[MATERIALS PROVIDED]:
—————

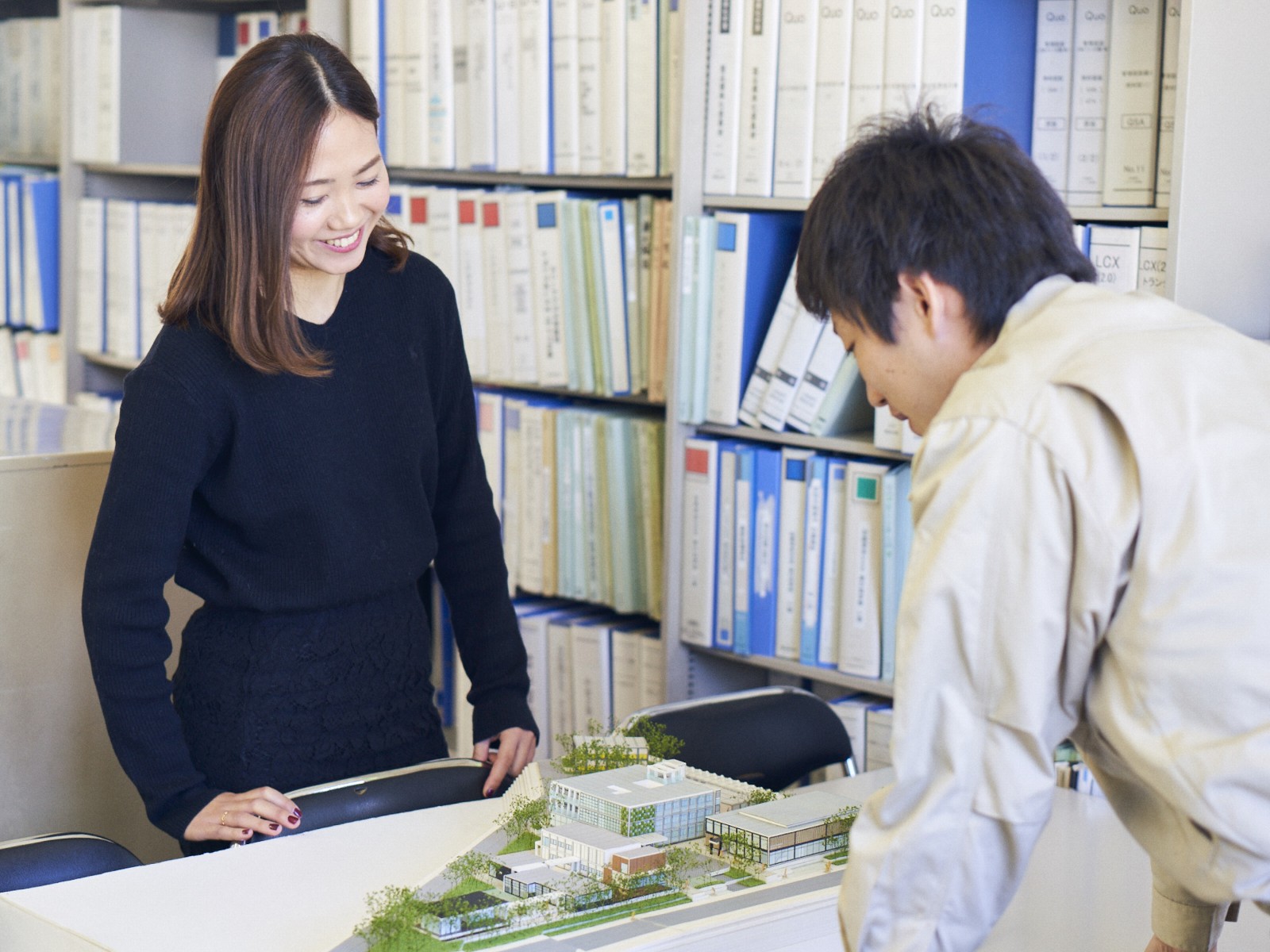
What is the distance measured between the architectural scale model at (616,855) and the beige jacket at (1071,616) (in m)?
0.29

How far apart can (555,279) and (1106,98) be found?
100 centimetres

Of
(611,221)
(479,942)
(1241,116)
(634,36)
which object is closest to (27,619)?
(479,942)

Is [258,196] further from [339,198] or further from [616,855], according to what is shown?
[616,855]

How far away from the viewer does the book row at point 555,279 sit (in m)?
2.48

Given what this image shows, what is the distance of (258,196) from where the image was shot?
1.50m

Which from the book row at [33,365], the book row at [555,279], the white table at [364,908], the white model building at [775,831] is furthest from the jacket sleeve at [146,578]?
the book row at [33,365]

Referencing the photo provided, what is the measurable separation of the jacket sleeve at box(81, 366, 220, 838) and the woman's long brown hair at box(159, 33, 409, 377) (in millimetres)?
100

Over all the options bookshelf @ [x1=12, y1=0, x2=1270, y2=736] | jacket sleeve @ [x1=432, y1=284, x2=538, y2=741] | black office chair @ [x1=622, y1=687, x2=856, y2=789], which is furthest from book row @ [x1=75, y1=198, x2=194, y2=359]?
black office chair @ [x1=622, y1=687, x2=856, y2=789]

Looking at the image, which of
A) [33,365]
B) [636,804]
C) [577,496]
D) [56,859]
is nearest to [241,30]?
[33,365]

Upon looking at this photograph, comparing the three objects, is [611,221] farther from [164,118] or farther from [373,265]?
[164,118]

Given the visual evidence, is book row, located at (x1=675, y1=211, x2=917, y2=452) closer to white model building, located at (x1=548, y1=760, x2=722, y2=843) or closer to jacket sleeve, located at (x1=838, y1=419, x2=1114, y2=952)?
white model building, located at (x1=548, y1=760, x2=722, y2=843)

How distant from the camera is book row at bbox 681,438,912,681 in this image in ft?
7.16

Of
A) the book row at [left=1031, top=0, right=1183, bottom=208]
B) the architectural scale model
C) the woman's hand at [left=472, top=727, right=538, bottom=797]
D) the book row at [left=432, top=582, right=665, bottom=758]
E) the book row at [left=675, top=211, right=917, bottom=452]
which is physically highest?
the book row at [left=1031, top=0, right=1183, bottom=208]

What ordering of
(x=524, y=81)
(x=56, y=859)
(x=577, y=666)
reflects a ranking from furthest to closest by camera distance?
(x=577, y=666) < (x=524, y=81) < (x=56, y=859)
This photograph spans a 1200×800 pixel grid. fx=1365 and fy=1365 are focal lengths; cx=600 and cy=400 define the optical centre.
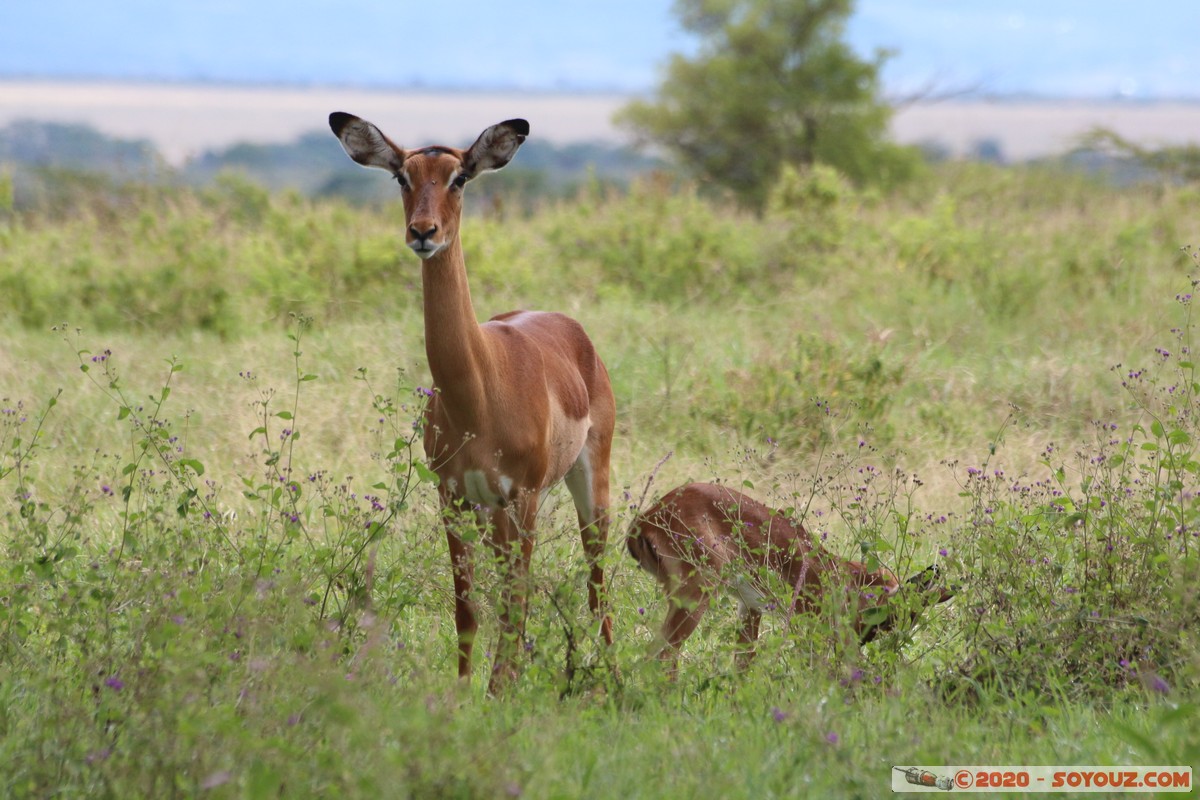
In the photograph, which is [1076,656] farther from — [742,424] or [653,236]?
[653,236]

—————

[TASK INSTRUCTIONS]:
Arrange the lines of the listing above as a Markdown table with the columns Row and Line, numbering each row and omitting blank lines and any picture placeholders. Begin at the line that has "This photograph spans" and continue through the last line of the listing.

[RESPONSE FOR THIS EXERCISE]:
| Row | Line |
|---|---|
| 1 | This photograph spans a 1200×800 pixel grid. fx=1365 and fy=1365 are focal lengths; cx=600 and cy=400 define the optical centre. |
| 2 | In the photograph, which is [1076,656] farther from — [742,424] or [653,236]? |
| 3 | [653,236] |